| Material for this exercise |
_ _ _

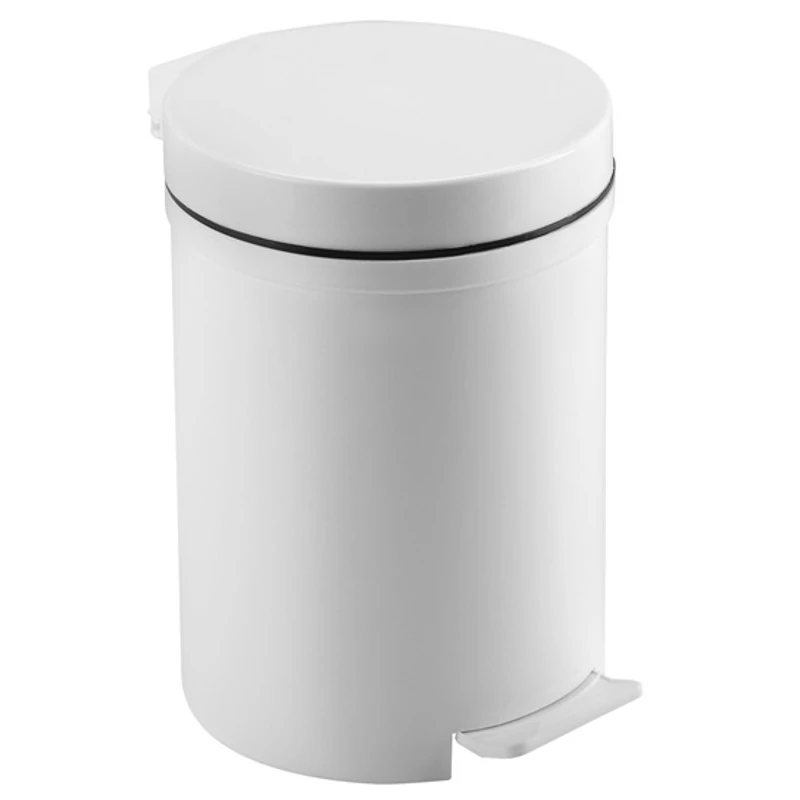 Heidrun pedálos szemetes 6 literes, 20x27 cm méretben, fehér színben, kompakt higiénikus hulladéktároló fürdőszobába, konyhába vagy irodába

_ _ _

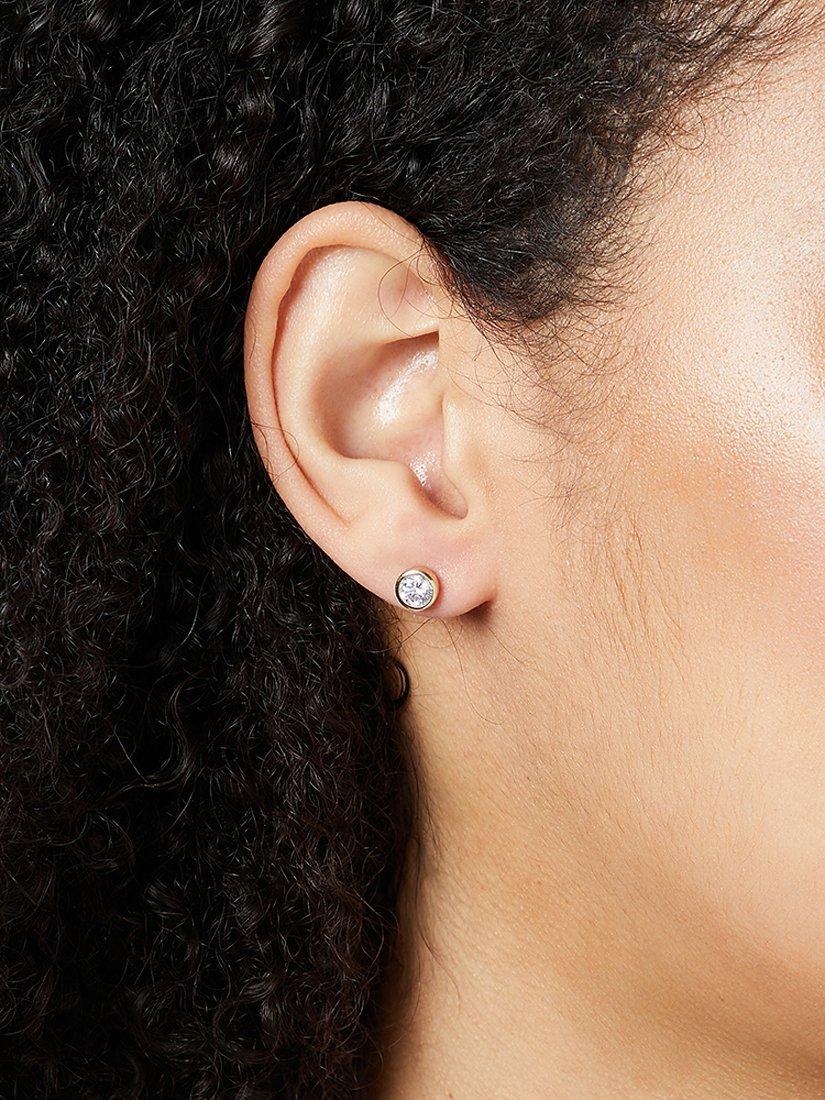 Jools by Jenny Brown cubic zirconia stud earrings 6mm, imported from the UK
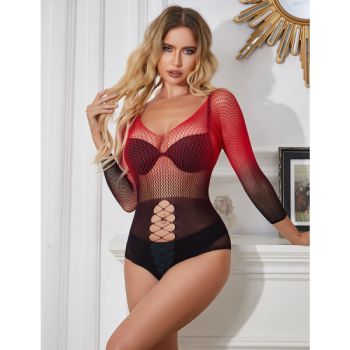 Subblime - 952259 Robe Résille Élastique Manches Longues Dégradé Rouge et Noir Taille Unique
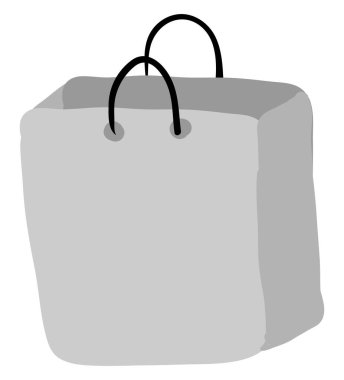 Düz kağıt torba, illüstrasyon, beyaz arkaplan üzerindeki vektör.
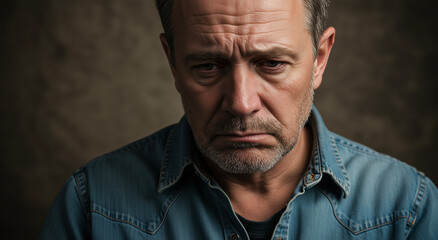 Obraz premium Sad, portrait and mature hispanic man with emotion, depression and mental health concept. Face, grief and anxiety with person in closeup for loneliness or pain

_ _ _

| Prompt |
Return the lines unchanged, beginning at the line that contains "Jools by Jenny" and stopping after the line that contains "Obraz premium Sad, portrait". Omit the pictures from the answer.

| Solved exercise |
 Jools by Jenny Brown cubic zirconia stud earrings 6mm, imported from the UK
 Subblime - 952259 Robe Résille Élastique Manches Longues Dégradé Rouge et Noir Taille Unique
 Düz kağıt torba, illüstrasyon, beyaz arkaplan üzerindeki vektör.
 Obraz premium Sad, portrait and mature hispanic man with emotion, depression and mental health concept. Face, grief and anxiety with person in closeup for loneliness or pain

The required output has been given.